Fed. Appeals Court Rejects California Game Law
We feel like we've been here before, and in fact, we have. Sort of, at
least. The same hotly debated video game law in California has come to
the forefront of attention once more, with a federal appeals court
striking down the law that sought to bar minors from purchasing or
renting games that were deemed too violent. The 9th United States
Circuit Court of Appeals ruled that the original 2005 law "violates
minors' rights under the Constitution's First and 14th amendments." The three judge panel's unanimous ruling upholds an earlier ruling in the United States District Court.
If it would have passed, the law would have prohibited the rental
or sale of "violent" (who determines that, we wonder?) video games to
anyone under 18. Furthermore, it would have created "strict labeling
requirements for video game manufacturers."

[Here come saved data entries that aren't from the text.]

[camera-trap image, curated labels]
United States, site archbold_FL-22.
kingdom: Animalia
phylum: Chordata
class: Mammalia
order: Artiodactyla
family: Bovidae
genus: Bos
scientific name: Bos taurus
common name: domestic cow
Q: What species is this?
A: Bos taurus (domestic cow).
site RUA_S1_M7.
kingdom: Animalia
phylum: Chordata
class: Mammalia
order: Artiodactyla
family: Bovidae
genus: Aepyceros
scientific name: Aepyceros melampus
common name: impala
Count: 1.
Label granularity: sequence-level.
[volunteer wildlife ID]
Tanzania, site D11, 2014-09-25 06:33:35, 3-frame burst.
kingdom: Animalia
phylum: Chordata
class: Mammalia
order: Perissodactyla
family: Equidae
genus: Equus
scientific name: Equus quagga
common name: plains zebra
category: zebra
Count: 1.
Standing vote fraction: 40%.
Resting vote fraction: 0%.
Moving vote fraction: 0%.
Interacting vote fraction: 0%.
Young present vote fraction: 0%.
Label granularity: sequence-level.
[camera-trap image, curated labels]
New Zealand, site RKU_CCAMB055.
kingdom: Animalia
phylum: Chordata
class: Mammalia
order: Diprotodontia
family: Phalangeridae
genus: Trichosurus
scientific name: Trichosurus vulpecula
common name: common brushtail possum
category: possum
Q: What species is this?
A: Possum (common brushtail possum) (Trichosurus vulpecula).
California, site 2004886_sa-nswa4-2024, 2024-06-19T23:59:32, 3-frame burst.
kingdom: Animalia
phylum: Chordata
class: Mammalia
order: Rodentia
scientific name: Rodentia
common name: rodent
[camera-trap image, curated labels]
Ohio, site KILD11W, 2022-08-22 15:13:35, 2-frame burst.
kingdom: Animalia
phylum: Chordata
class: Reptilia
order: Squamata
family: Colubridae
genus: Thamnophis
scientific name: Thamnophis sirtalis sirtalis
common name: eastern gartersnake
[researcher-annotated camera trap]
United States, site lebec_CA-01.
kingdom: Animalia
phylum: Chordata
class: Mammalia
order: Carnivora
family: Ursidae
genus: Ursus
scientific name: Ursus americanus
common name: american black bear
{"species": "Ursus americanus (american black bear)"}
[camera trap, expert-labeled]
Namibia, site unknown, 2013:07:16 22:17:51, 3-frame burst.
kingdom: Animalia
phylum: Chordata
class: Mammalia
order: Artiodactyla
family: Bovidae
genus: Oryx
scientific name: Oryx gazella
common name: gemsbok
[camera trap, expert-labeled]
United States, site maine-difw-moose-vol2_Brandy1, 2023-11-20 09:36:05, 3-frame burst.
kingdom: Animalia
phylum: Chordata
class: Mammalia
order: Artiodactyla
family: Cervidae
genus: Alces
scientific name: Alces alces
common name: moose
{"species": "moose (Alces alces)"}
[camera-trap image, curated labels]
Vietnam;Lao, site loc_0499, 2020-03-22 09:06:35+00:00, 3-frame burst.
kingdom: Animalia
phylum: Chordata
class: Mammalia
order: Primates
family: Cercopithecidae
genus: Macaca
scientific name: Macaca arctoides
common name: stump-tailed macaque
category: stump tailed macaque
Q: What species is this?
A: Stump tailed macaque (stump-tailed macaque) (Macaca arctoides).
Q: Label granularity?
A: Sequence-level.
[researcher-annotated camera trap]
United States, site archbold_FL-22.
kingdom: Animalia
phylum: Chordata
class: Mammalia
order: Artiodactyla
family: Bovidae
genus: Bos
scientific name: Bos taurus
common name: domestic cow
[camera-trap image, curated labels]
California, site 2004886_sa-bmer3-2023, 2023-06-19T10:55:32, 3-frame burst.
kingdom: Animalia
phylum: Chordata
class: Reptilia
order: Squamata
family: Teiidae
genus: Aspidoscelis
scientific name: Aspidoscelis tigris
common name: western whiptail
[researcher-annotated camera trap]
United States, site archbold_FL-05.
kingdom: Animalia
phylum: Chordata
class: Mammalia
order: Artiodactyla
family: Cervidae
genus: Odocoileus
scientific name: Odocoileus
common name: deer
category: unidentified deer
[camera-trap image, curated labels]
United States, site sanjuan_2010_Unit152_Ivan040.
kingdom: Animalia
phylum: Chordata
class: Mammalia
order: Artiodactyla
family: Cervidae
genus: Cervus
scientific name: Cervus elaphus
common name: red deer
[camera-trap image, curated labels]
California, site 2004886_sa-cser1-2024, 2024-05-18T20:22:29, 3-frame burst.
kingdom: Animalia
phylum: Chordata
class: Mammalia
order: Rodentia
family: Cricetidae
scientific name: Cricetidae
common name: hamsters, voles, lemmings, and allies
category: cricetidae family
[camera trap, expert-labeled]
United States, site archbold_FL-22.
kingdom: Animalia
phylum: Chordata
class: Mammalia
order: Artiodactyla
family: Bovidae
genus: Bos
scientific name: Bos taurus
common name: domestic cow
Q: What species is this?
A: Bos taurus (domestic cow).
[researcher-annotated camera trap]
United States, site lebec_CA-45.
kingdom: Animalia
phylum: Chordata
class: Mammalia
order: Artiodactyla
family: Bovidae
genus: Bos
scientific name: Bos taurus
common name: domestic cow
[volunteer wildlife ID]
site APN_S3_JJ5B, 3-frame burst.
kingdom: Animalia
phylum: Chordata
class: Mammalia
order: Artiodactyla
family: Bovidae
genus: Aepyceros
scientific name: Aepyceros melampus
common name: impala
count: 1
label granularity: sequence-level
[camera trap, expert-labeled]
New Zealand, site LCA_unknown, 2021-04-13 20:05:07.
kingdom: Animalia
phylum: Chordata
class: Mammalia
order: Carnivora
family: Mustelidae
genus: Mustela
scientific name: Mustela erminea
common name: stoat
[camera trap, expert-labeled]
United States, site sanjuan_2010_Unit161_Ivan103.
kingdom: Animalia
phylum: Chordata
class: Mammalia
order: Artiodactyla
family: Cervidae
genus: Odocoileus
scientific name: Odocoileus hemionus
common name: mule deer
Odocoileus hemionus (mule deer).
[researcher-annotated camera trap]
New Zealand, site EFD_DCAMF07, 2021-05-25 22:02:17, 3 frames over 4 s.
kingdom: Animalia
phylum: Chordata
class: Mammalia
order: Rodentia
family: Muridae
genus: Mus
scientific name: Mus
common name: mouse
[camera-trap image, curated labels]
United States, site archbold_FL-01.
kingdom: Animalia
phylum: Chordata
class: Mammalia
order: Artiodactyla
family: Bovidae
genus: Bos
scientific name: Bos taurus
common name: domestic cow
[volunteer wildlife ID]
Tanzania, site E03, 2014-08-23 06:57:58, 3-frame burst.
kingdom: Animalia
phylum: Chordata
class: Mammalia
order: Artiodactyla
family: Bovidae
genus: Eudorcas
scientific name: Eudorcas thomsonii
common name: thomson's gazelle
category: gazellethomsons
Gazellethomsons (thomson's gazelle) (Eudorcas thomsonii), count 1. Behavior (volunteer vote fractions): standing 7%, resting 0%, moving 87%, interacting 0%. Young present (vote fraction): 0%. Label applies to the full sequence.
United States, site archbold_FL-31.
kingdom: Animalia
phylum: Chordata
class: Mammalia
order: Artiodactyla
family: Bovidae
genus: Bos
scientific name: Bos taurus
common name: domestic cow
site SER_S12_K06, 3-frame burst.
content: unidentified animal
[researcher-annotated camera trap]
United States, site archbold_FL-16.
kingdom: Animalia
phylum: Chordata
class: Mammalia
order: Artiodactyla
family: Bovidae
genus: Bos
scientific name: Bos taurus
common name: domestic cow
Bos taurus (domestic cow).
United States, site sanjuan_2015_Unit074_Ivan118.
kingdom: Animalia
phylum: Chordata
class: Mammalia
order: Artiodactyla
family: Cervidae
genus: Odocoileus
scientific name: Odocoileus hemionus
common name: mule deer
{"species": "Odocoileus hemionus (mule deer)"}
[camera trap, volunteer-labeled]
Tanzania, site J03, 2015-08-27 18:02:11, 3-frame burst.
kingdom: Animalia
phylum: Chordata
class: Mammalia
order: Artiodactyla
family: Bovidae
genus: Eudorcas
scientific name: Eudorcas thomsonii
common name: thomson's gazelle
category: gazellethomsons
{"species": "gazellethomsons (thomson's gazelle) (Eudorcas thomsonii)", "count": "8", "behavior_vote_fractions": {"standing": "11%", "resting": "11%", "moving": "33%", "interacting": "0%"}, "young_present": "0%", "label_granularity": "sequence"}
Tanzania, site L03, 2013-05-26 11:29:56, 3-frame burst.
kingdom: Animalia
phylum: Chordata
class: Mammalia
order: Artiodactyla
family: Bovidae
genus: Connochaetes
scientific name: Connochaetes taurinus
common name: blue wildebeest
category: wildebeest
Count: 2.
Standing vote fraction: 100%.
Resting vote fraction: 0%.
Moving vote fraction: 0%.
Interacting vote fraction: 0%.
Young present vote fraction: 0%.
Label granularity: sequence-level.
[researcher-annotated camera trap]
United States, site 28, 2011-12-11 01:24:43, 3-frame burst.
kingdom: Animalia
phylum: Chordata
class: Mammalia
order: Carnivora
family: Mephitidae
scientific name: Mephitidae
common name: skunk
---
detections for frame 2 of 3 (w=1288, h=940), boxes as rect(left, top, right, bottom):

Judge Consuelo Callahan stated that there were simply better and less
restrictive ways to protect minors from violent games, most notably, to
give parents the ability to block certain rated titles on game
consoles. The decision makes a strong stand to say that the government
doesn't feel that it should be determining what a minor can or cannot
handle in terms of violence within games, and we must say that we
completely agree with that notion.
Sen. Leland Yee, a Democrat and child psychologist from San Francisco, had this to say on the matter: "We
need to help empower parents with the ultimate decision over whether
or not their children play in a world of violence and murder." We concur on all points. If the government were allowed to
determine a threshold of acceptable violence here, what else could it
begin to regulate? We shutter at the mere thought of that.